La neutralité carbone est un concept diversement appréhendé dans le monde des dirigeants d’entreprises francaises. Si tous ont à peu prés bien compris le principe, la mise en pratique dans leurs activités respectives s’avèrent plus délicate.
Lorsque l’Accord de Paris a été signé en 2015, beaucoup de chefs d’entreprise ont réalisé qu’une nouvelle obligation allait s’imposer à eux. L’urgence que chacun décarbone son activité ne fait plus de doute. Toutefois, multinationales, ETI et TPE ne possèdent pas les mêmes armes ni les mêmes moyens pour faire face à cet engagement.
C’est en substance ce que montre une étude réalisée par l’Ifop pour Mazars. De façon synthétique, il en ressort que :
- 53 % des dirigeant considèrent qu’ils devront adapter en profondeur leur business model pour atteindre la neutralité carbone
- 62 % des dirigeants des grandes entreprises et ETI jugent l’objectif de neutralité carbone prioritaire contre 60 % dans les PME et 46 % dans les TPE.
- 16 % des dirigeants d'entreprises seulement ont réalisé un bilan carbone
Ces résultats montrent que le chemin va etre encore long avant d’atteindre l’objectif de zéro émission nette d’ici 2050 comme préconisé dans l’Accord. L’indicateur le plus révélateur est celui de la réalisation d’un bilan carbone. Il est le point de départ. Sans avoir déterminé au préalable les origines des émissions carbone de son activité, il parait difficile d’y apporter les mesures correctrices. Or, l’étude fait apparaitre un maigre 16 % des dirigeants qui auraient procédé à ce bilan.
En outre, l’étude met également en avant de multiples disparités. Décarboner son activité change de définition et de dimension en fonction du secteur d’activité dans lequel opère l’entreprise, sa taille et sa maturité . Il est plus facile pour une grande entreprise d’engager des actions car les moyens financiers et humains sont plus importants et plus faciles à mobiliser. A ce propos, Edwige Rey, associée RSE et Développement durable de Mazars, insiste sur le fait que « Les sujets de la neutralité carbone et des financements ne peuvent être décorrélés, car une telle démarche engendre des coûts importants afin d'adapter et de transformer en profondeur le business model, l'outil industriel et toute la chaîne de valeur ». Elle poursuit en soulignant un point intéressant : « moins de la moitié des répondants à l’étude estiment bénéficier en interne des compétences humaines nécessaires pour atteindre l'objectif de neutralité ».

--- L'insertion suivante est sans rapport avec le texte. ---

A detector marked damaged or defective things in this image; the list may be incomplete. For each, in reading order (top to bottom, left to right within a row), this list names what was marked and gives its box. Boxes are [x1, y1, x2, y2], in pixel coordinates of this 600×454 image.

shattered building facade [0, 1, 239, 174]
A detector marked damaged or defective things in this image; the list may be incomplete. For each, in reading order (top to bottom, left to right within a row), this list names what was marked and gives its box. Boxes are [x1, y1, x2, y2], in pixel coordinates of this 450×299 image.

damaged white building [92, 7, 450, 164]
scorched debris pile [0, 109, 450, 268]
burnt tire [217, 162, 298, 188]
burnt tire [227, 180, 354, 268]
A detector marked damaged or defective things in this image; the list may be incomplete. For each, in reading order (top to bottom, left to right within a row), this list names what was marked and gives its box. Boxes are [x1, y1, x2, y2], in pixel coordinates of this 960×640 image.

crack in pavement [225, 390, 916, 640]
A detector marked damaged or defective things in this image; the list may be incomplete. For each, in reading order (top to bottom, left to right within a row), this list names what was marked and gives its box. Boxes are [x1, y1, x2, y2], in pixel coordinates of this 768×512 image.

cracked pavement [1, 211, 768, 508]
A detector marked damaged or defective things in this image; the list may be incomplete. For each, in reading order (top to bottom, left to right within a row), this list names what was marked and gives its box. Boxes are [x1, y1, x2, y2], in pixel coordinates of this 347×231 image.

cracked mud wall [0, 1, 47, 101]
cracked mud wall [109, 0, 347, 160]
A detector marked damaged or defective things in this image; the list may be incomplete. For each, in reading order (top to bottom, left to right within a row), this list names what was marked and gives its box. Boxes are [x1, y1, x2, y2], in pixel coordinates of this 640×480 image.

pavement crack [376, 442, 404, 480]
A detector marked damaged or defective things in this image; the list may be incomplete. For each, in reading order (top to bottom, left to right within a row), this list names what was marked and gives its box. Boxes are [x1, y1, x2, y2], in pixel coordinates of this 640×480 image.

Outre le fait d’avoir une conception encore un peu floue de la neutralité carbone, les dirigeants semblent trainer quelque peu les pieds, voyant dans cet engagement une nouvelle source de contraintes administratives et de complexité.
Un travail d’information et d’accompagnement sera indispensable si l’on veut obtenir l’adhésion complète de tous les chefs d’entreprise. Ils sont, certes, tous de bonne volonté mais leurs préoccupations sont concrètes et les pouvoirs publics devront y répondre de façon pragmatique pour éviter une usine à gaz supplémentaire. Pour cela, le chef d’entreprise doit être entouré de toutes les parties prenantes composant son écosystème tels que les acteurs publics, les banques, les fournisseurs, les clients ou encore les collaborateurs.
Opportunité pour certains ou menace pour d’autres, la neutralité carbone ne s’obtiendra qu’avec l’ensemble des acteurs économiques français. Et il semblerait bien qu’il y ait encore du travail à accomplir pour qu’ils la considèrent comme leur priorité absolue.